Damaged Cables. Low-voltage cables that are run in attics, basements and crawl spaces can be damaged by physical force, or by insects, rodents, or excess moisture. They can also be exposed to these factors at a distribution panel or point of entry (POE) to the home, where the initial splices are made. If this happens, the wiring must be repaired or replaced. Also, the splicing devices used to connect the wires may themselves become damaged. If so, they should be replaced or upgraded.
Hidden Splitters. As TV-watching became increasingly popular over the decades, many consumers added additional TVs in their homes—in the kitchen, bedrooms, even the bathroom. To accomplish this, service techs typically identified the old TV wire at an accessible point near the new TV location, added a splitter to share (or split) the signal, and then wire from that point to the new TV—rather than wiring all the way back to the point where the cable or satellite signal entered the house.
That solution worked—until High Definition TV came along. Those old splitters simply can’t handle today’s high-definition signals. To enjoy today’s technology, it is necessary to bypass any splitters that have been detected, and run new wiring for each HDTV directly back to the point of entry.
Note: Some of the latest cable/sat systems can communicate wirelessly from the main box (the one that usually includes a DVR), to the smaller boxes that hook up to the other TVs, eliminating the need for RG/6 wiring to those secondary locations. But the wiring to the main TV typically must be RG/6 cable, home run back to the POE.
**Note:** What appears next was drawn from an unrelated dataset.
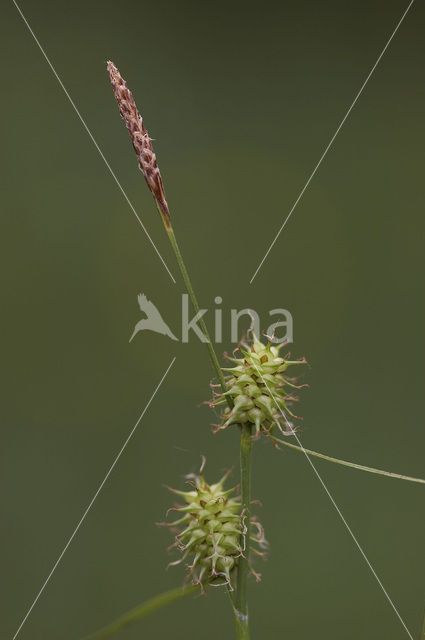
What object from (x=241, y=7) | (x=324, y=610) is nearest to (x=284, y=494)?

Wrong Termination Point. In older homes, the cable (or satellite) wiring was most often run to a location low on a wall in the living room, where a floor-standing TV could simply be plugged into the outlet. Today, many homeowners want their new flat panel TVs wall-mounted, with the signal and power cables concealed inside the wall. The associated equipment—cable/sat box, surround receiver, DVD/Blu-ray player, and maybe a streaming device or two—could then be located in a cabinet below.
But if the TV were mounted above a fireplace or other furniture, the equipment might need to be placed in a cabinet or closet across the room. For these alternate arrangements, a new cable/sat signal feed (using RG/6 cable) might be extended from the existing jack to the new equipment location, or a new cable run from there back to the POE. In either case, a new TV signal cable (HDMI), is then run from the equipment to the TV.
Illegal Wiring Pathway. Low voltage cables that are run too close to house (110 v) wiring violates the National Electric Code (NEC). This rule is intended to reduce the risk of shock in the event of physical damage to the insulation on adjacent cables. Locating speaker cables too close to house wiring presents a second, more common problem: inducing hum in the speakers.
Wrong Wiring Pattern. In the past, phones and computers were often run daisy-chain, from the distribution point to the first device, then from there to the second one, third, and so on. This wiring pattern won’t work on most of the latest devices. Instead, each device must be home run wired directly back to the distribution point.
Because of background infrastructure issues, installing new smart home technology—or upgrading or expanding existing systems—can be more involved than it first appears. A smart home inspection can identify any of the above problems, and help you understand the need for new wiring before you proceed. It will help you plan more effectively, saving time and money in the long run.